Two days after the horrific attack on the iconic towers located in the heart of New York City, a first responder searching for bodies discovered two steel beams broken in such a way that they formed an almost perfect cross.
"I was already working 12 hours. I was quite weary and the cross comforted me," said Frank Silecchia, the man who found the cross, according to news reports.
The 20-foot-tall cross was lifted from the rubble and placed in the center of where recovery efforts were being handled. It became a rallying point for first responders and has already been installed in the new museum ahead of its May opening, the Religion News Service reported.
The group American Atheists says, "the cross is a part of religious history and its presence on public property violates the separation of church and state," The Washington Times reported.
The organization's website describes the group as follows: "Since 1963, American Atheists has been the premier organization fighting for the civil liberties of atheists and the total, absolute separation of government and religion."
"We are worried about the alienation being suffered by atheists. This cross screams Christianity, but there were perhaps 500 or 1,000 people who died in this tragedy who were not Christians," Edwin Kagin, the group's national legal director told a New York federal appeals court, according to the Times.
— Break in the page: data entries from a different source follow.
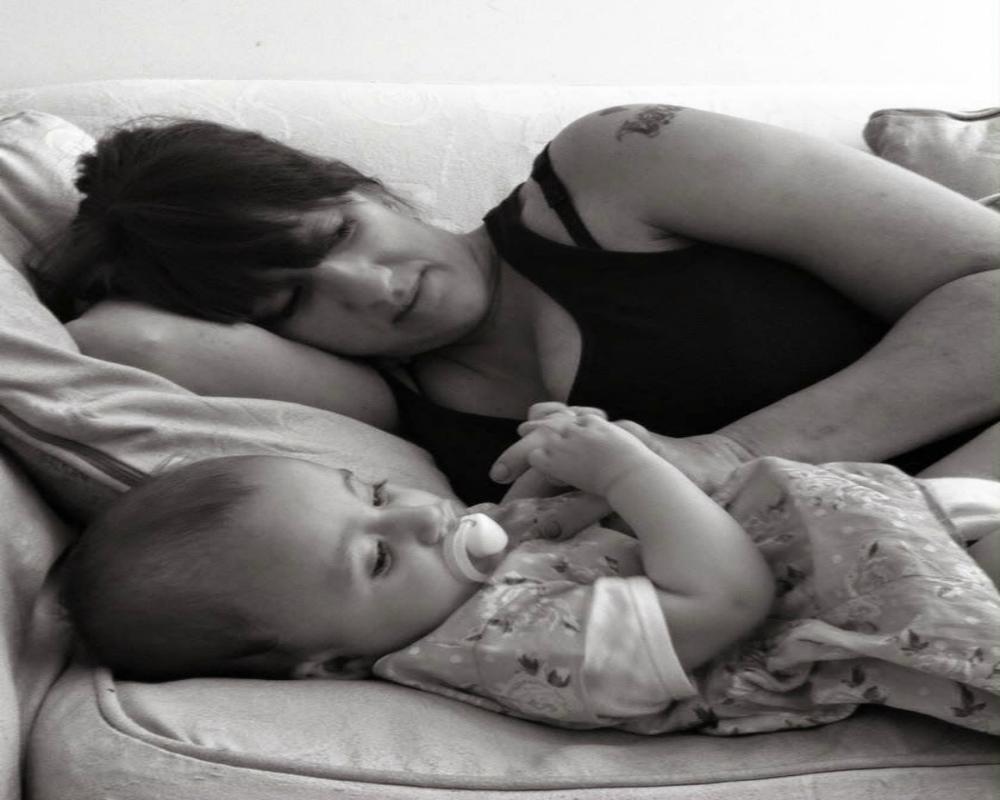 Losing Yourself To Motherhood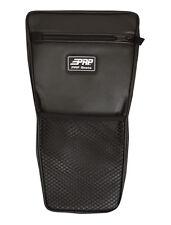 PRP Seats RZR Center Bag Black Carbon Vinyl Polaris RZR S900 XP1000 800 S800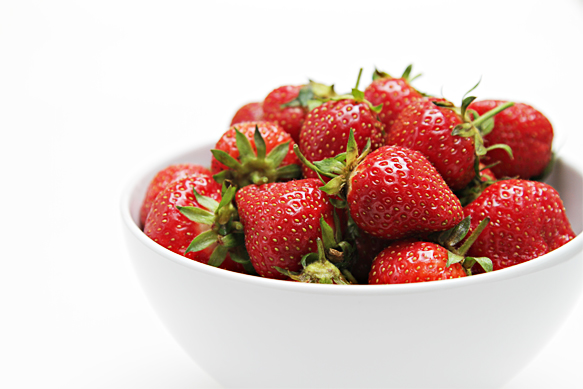 Strawberries in white bowl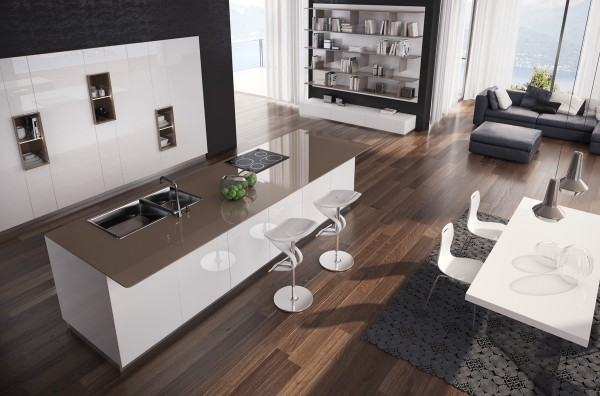 kitchen-island-ideas-600x396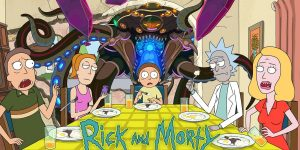 Rick i Morty sezon 5 hbo go kiedy premiera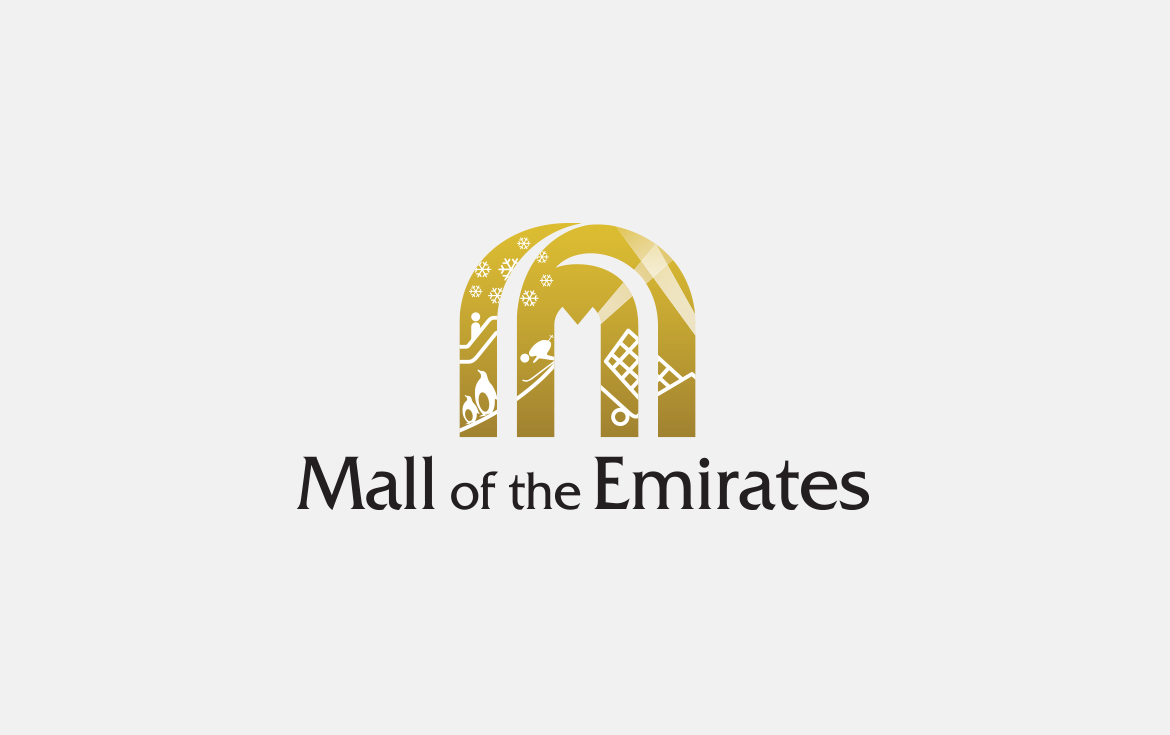 taking a look at majid al futtaim Majid al futtaim - dubai, united arab emirates - rated 44 based on 505 reviews maf is the worst company in the uae we bought a maf gift card to one of majid al futtaim shopping & retail in dubai, united arab emirates.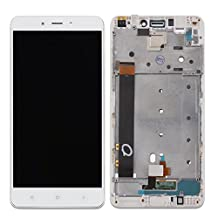 for Xiaomi Redmi Note 4 Replacement HYYT LCD Display and Touch Screen Digitizer Glass Replacement with Frame Full Assembly for XiaoMi Redmi Note 4 (whiite)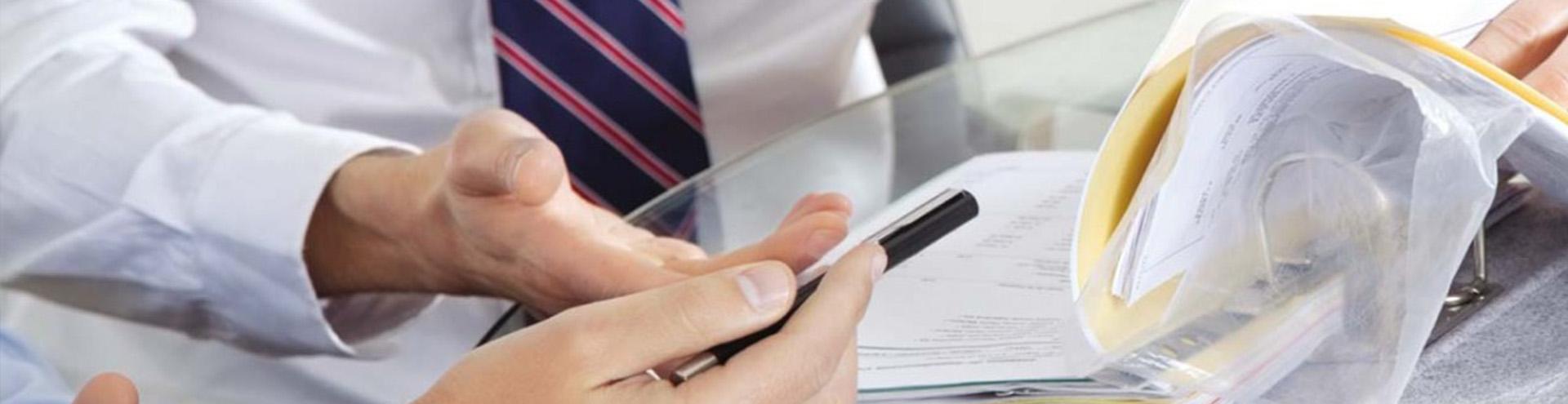 Документы на банкротство юридического лица в Челябинске и Челябинской области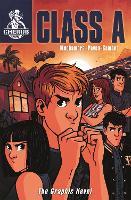 CHERUB: Class A: The Graphic Novel: Book 2 - CHERUB (Paperback)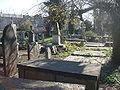 Donnybrook Cemetery Dublin.JPG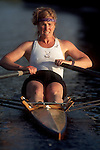 Rowing, Women's sports, Woman rowing single racing shell, Seattle, Washington,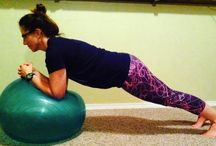 Post-Natal Fitness / Workout out after your baby arrives.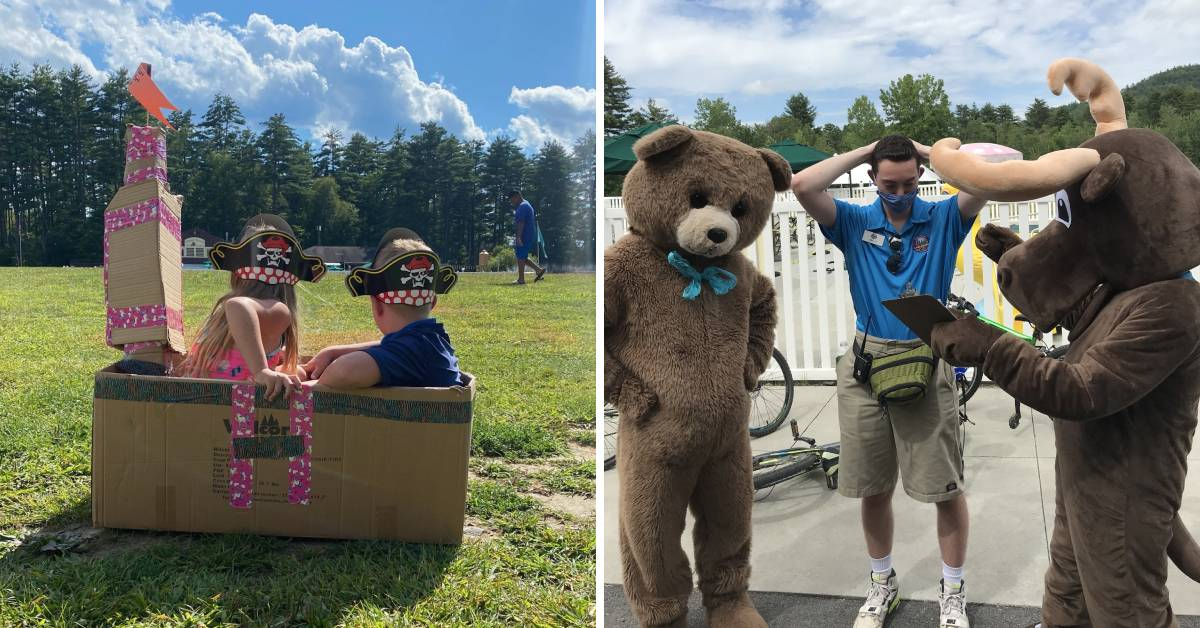 left photo of kids with pirate hats in a cardboard box, and a right photo of a campground worker and two people in animal costumes
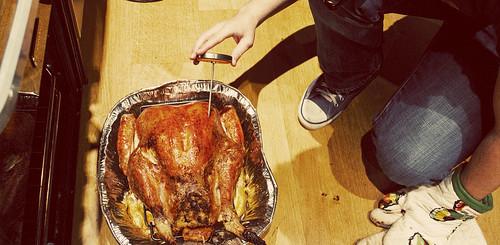 Testing Turkey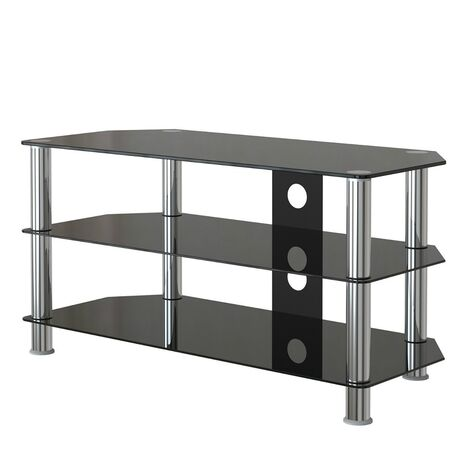 Empered Glass TV Stand Table Unit Curved Glass Table Televisions for 32-45 inch Plasma/LCD/LED/3D Black (100cm)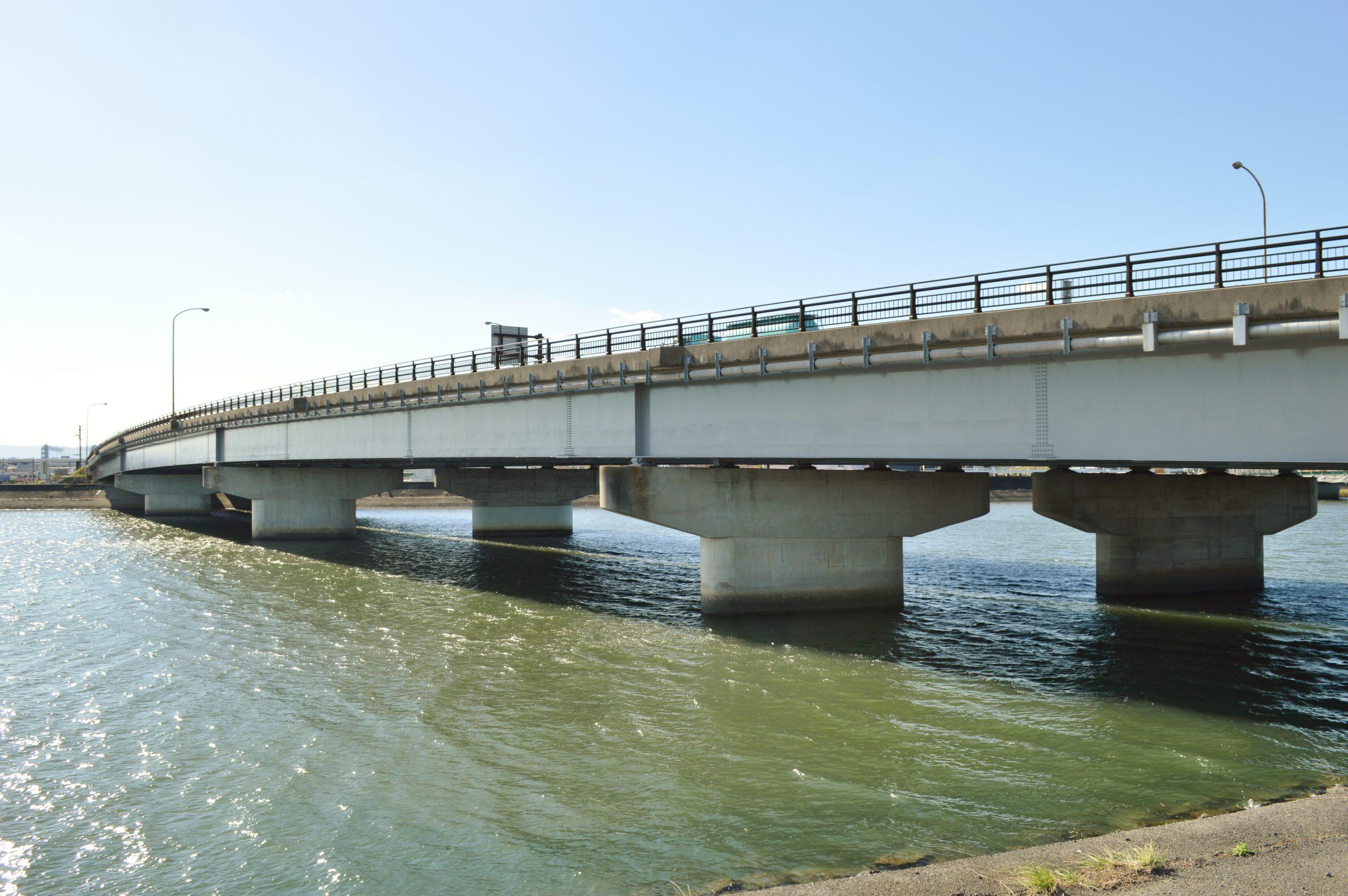 国道23号三渡大橋(三重県)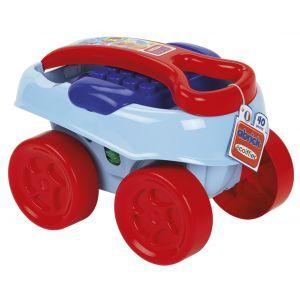 Ecoiffier Chariot de construction (40 pièces)
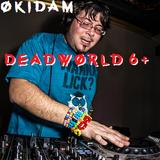 Deadworld 6 Plus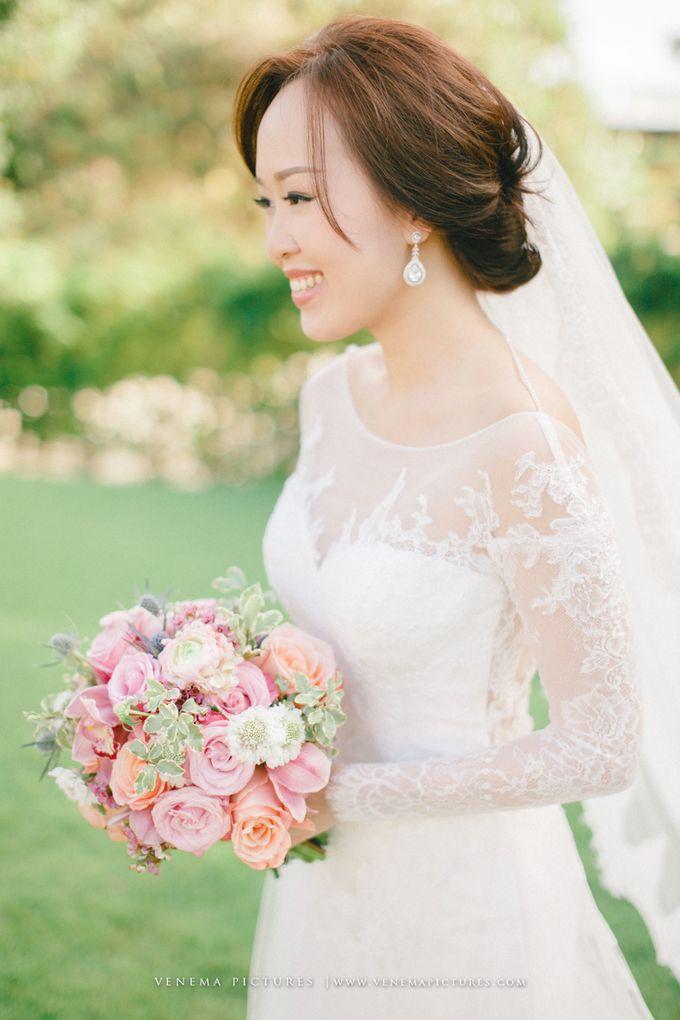 Andre & Cicilia Wedding Day by Venema Pictures - 004
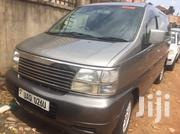 Nissan Elgrand 1999 Gray | Cars for sale in Central Region, Kampala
"It's dangerous for this to be in a government-backed display," Kagin added. "This is about an endorsement of Christianity. What is wrong with having a plaque that says atheists died here, too'?" he asked.
With all due respect to Mr. Kagin, his argument is not correct. The cross is not being included in the museum as a memorial to the Christians who perished in the terror attacks. The cross found in the rubble is being included as part of the story of the terror attacks of Sept. 11, 2001, and the recovery that followed.
"Mark Alcott, representing the museum, which is run by a foundation and receives public funding, said, 'The curators decided to place this object in the museum because they believe it was an important part of the history of this story. Rescue workers took comfort in this remnant of the building structure and they prayed to it as a religious object,'" London's newspaper The Telegraph reported on its website.
"But there is a difference between displaying an artifact of historical significance and saying we want you to bless it -- museum-goers understand that distinction," Alcott added.
Alcott is correct in more ways than one. Museumgoers do have the ability to discern between the display of an artifact that may viewed as a religious symbol and the expectation that it be accepted as such and, in essence, honored or blessed. So too, do citizens of the United States.
The first clause of the First Amendment to the U.S. Constitution states: "Congress shall make no law respecting an establishment of religion, or prohibiting the free exercise thereof...." In general, laws either mandate or prohibit activity. In other words, laws indicate you must do something or you can't do something.
Put simply, the First Amendment says that Congress shall create no law that forces a citizen to embrace any particular religion. Said another way, lawmakers cannot establish a state church people must attend.
Additionally, the First Amendment declares that the government cannot enact legislation that would forbid the pursuit of particular religion. Congress cannot outlaw a religion.
The Supreme Court has ruled the government can regulate religious behavior. However, in order to do so, the government must show a compelling interest why it should be allowed to regulate a particular practice.
The regulation of a religious practice by the government has been a very rare occurrence in the history of the United States.
Displaying a cross created when the towers came crashing down on Sept. 11 in a museum dedicated to the event in no way represents a law establishing Christianity. What is the compelling interest for keeping it out of the museum?
Shortly after Thomas Jefferson was elected president in 1801, a group of Baptists, primarily from western Connecticut, wrote America's third chief executive and expressed concern about the issue of religious liberty.
The Danbury Baptist Association's letter expressed doubt that the First Amendment was strong enough to protect religious freedom. Jefferson responded ensuring them it represented a bulwark that would protect the church from the state.
In part, Jefferson wrote, "... I contemplate with sovereign reverence that act of the whole American people which declared that their legislature should 'make no law respecting an establishment of religion, or prohibiting the free exercise thereof,' thus building a wall of separation between Church & State...."
The purpose of the First Amendment, according to one of America's founders, was to protect the church from incursion by the government and not vice versa. It was certainly not meant to keep a relevant artifact, which is also considered a religious symbol, from being displayed in a museum.
The appeals court is expected to make a decision in several months.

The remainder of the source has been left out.